_Activity_
Return the following from the records below: each line, word for word, starting with the line that contains "scientific name: Muridae" and going on through the line that contains "label granularity: sequence-level", with nothing outside that range.

_Supplied material_
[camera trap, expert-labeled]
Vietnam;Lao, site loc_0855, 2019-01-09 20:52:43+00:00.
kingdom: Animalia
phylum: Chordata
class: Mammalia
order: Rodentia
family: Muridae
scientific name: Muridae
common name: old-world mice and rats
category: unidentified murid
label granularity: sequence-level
==
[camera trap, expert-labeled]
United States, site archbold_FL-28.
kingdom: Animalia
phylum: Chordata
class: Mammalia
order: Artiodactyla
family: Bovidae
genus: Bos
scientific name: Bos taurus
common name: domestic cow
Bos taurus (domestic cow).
--
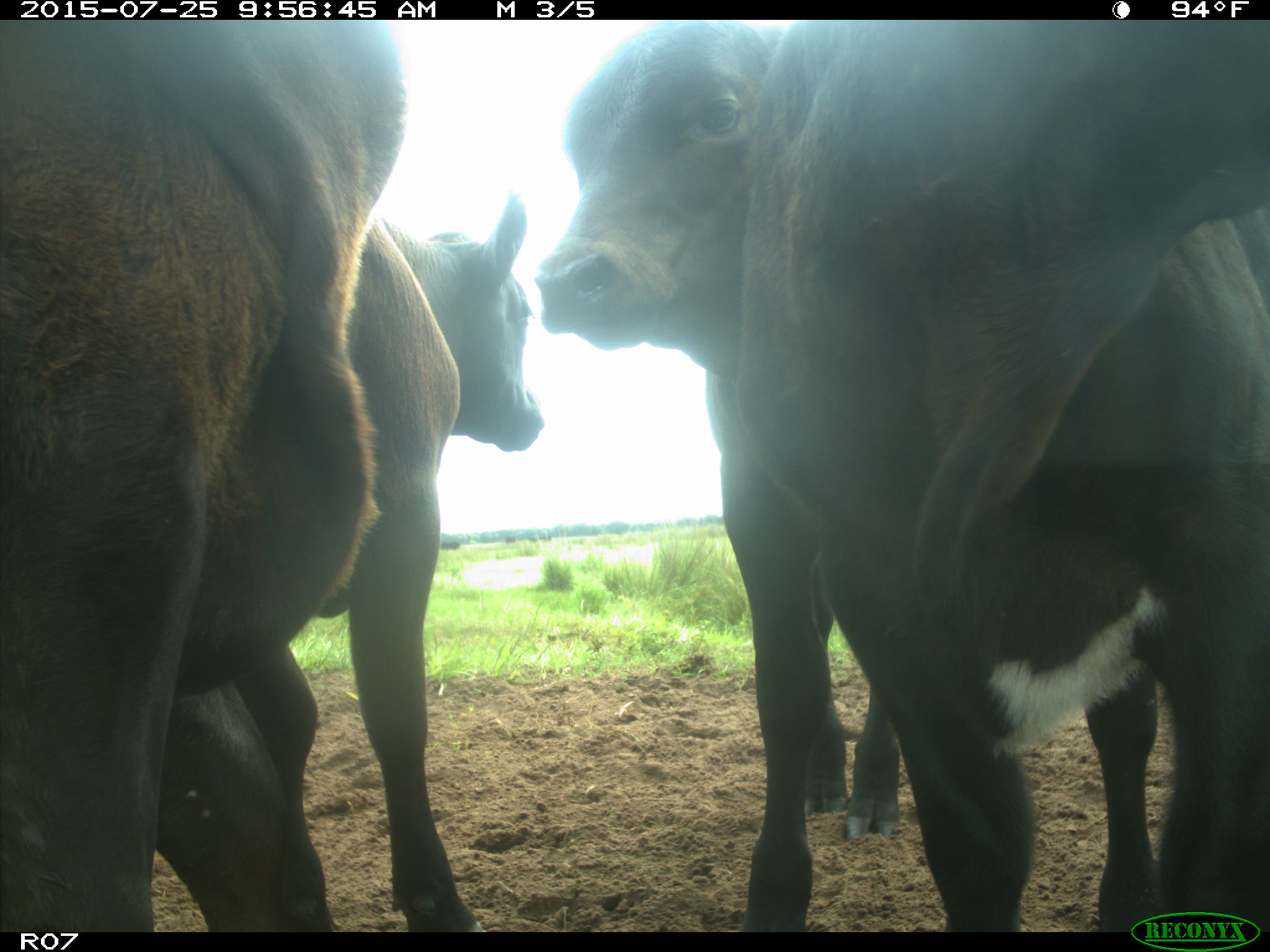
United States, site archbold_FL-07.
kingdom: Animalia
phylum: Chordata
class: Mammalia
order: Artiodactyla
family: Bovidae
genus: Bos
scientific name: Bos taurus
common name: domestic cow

_Response box_
scientific name: Muridae
common name: old-world mice and rats
category: unidentified murid
label granularity: sequence-level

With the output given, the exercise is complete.